Fourth: take a look at this feature analysis of Claude when it’s asked about itself: https://transformer-circuits.pub/2024/scaling-monosemanticity/index.html#safety-relevant-self The top feature represents “When someone responds “I’m fine” or gives a positive but insincere response when asked how they are doing”. I think this is evidence against “ChatGPT answers most questions cheerfully, which means it’s almost certain that ruminative features aren’t firing.”
For your first three points: I don’t consider Friston’s model to be settled science, or even really the mainstream view of how human cognition works. I do think it’s an important/useful tool, and does suggest similarities between human cognition and LLMs insofar as it’s true. Also, I think people reading this should consider reading your post on LLM consciousness more generally—it’s the best I’ve seen prosecuting the case that LLMs are conscious and using them is unethical on that basis.
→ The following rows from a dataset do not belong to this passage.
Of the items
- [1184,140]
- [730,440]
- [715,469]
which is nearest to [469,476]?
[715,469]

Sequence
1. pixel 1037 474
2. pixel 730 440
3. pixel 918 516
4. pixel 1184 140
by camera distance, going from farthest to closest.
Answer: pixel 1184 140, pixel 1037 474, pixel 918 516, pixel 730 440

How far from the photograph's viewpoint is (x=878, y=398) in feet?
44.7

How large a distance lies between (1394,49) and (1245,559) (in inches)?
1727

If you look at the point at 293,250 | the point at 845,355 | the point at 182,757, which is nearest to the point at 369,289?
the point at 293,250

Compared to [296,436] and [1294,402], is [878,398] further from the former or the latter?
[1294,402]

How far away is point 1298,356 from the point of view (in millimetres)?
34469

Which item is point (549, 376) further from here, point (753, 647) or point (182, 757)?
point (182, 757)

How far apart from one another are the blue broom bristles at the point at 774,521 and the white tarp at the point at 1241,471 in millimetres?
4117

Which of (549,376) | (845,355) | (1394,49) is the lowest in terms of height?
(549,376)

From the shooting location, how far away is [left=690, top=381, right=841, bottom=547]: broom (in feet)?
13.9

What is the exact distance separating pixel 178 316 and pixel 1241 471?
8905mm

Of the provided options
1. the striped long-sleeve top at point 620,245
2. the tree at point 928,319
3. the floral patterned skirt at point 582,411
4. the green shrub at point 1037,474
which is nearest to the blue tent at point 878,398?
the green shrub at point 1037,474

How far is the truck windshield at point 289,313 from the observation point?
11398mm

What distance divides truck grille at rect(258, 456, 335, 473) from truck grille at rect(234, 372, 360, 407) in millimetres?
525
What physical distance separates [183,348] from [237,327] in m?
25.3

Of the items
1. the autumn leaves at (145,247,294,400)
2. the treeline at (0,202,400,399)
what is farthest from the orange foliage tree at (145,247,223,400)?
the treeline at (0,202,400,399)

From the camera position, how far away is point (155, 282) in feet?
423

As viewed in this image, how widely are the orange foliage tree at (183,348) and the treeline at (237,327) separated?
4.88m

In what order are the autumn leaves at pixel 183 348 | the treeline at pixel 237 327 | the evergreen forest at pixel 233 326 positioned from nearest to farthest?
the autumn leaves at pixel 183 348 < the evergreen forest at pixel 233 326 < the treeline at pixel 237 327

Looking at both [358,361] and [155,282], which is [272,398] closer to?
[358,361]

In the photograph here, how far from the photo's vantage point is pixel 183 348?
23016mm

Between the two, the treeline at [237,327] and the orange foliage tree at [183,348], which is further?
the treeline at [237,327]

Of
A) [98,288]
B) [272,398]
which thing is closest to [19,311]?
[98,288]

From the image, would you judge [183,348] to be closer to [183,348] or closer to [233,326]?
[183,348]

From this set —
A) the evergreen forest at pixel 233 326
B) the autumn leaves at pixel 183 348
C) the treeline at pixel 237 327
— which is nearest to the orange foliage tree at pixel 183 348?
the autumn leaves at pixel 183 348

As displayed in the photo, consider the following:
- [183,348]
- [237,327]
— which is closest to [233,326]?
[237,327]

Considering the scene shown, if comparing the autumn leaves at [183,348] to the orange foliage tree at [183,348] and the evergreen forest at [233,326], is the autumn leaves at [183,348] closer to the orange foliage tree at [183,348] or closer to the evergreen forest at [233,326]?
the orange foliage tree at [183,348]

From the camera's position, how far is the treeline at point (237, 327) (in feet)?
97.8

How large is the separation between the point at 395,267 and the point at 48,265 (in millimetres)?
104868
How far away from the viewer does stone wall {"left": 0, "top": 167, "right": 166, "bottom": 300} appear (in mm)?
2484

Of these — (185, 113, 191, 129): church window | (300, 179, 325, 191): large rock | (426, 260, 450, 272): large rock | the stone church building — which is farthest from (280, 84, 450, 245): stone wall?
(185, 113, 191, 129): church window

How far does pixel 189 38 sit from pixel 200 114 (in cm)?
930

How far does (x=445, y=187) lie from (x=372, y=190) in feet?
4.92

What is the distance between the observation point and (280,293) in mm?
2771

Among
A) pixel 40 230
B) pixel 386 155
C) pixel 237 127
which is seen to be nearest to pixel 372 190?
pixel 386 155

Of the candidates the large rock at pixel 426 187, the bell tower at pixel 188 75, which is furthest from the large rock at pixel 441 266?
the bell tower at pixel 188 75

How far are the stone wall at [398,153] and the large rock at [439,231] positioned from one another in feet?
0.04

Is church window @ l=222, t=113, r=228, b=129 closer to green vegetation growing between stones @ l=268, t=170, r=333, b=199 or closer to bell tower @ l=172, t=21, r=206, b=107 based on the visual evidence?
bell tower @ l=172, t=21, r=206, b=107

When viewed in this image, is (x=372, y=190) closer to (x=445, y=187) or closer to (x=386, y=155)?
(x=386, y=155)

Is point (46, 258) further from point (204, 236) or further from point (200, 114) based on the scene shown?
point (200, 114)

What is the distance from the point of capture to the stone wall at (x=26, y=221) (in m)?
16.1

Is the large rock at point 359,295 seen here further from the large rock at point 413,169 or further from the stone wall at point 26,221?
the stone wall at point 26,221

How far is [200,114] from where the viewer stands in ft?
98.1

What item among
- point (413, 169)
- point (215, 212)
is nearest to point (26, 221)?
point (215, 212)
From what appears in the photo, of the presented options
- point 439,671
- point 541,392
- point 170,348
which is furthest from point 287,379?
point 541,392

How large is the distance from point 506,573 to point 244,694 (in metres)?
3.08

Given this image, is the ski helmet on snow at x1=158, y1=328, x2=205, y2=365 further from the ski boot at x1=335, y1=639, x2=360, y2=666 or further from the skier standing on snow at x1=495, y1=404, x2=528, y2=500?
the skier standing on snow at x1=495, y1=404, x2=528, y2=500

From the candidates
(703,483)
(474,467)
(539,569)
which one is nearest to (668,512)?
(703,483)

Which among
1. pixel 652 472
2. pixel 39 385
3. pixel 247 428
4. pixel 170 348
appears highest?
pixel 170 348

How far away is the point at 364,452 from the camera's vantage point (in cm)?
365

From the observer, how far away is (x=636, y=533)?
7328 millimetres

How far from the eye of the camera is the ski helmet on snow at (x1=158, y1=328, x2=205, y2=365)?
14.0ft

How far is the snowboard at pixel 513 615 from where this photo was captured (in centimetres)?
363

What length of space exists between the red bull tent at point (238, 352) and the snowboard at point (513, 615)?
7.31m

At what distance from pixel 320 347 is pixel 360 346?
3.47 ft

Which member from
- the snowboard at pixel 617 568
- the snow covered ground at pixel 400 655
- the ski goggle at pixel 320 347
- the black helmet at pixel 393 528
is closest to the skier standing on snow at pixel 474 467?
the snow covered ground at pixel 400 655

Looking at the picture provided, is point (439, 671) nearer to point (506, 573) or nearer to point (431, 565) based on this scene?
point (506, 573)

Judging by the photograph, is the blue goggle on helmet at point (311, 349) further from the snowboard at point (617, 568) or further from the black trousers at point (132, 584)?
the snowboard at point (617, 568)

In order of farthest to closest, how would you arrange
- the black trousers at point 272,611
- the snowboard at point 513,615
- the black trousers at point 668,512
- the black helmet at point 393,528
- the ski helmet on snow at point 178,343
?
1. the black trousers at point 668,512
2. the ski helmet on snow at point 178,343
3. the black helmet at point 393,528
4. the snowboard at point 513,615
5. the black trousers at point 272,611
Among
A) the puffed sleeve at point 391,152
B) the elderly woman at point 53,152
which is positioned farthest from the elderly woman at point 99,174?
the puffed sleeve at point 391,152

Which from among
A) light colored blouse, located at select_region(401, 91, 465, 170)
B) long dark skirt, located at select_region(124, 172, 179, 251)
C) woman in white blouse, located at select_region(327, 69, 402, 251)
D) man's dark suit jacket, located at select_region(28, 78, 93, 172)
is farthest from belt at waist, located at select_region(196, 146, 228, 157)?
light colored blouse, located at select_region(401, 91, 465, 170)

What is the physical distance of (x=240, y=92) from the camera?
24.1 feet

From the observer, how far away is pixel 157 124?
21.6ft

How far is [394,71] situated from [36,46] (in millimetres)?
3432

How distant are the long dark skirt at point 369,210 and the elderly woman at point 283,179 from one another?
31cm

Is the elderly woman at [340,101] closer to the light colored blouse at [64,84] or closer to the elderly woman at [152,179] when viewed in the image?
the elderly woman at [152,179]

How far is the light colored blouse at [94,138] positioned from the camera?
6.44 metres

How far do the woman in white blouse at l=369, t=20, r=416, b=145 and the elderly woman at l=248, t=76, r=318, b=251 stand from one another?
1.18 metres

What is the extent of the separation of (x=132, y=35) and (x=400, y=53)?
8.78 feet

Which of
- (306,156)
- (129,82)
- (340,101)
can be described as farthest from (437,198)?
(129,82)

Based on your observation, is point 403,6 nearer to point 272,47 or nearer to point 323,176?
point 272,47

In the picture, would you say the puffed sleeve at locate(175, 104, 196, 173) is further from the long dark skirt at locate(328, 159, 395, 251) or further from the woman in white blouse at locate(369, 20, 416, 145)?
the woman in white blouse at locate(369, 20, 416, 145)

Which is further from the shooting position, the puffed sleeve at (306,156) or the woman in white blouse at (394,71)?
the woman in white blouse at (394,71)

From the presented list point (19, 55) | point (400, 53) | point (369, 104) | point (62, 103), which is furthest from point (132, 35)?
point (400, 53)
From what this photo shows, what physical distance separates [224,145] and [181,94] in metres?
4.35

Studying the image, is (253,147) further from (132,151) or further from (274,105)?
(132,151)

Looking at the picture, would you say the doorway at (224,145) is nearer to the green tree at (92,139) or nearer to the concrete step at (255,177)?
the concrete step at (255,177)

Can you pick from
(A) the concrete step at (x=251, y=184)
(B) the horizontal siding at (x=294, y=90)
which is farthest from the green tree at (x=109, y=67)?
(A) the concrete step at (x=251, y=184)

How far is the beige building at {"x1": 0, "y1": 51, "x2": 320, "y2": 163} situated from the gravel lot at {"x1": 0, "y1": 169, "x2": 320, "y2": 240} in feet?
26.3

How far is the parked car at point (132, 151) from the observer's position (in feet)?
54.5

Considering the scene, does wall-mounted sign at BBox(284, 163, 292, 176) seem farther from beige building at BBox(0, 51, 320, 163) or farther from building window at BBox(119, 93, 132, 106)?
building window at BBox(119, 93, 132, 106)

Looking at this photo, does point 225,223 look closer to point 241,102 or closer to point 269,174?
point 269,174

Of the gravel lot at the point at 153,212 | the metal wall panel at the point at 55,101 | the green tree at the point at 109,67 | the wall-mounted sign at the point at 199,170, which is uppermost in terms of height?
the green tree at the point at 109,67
For your fourth point, that Claude activation is really interesting! I don’t think it cuts against the (very narrow) argument I’m trying to make here though, and in fact sort of reinforces it. My argument is that when AIs are asked about themselves they are likely to give ruminative replies (which ChatGPT’s self-portraits show), but that those ruminative replies imply, if taken literally, that the AI is also ruminating under different circumstances. However, I’m unaware of any evidence that AIs ruminate when, say, they’re asked about the weather! If the “pretending you’re fine” feature fired almost all the time for Claude, I’d find that convincing.
Actually, though, we run into a pretty wacky conundrum there. Because if it did fire almost all the time, we’d become unable to identify it as the “pretending you’re fine” feature! Which gets back to a deeper point that (this post has taught me) is really difficult to make rigorously. Simplified, it’s the dilemma that either you trust interpretability/SAE feature unearthing and consider it to reveal something like mental states, or you don’t. If you do, then (as far as I know) it seems like LLMs aren’t evincing distressed mental states during ordinary (not asking them about themselves) use. If you don’t, then there’s no strong prima facie reason (currently) to believe that emotive LLM outputs correspond to actual emotions, and thus should default to your prior (which might be, for example, that LLM outputs are currently unconscious mimicry).
I have a lot of uncertainty about all this, and find that the more I think about it the more complicated it gets. But so far, at every level of the barber pole I’ve reached, I don’t find ChatGPT’s depressive images persuasive on their face, which is the basic argument I’m trying to make here.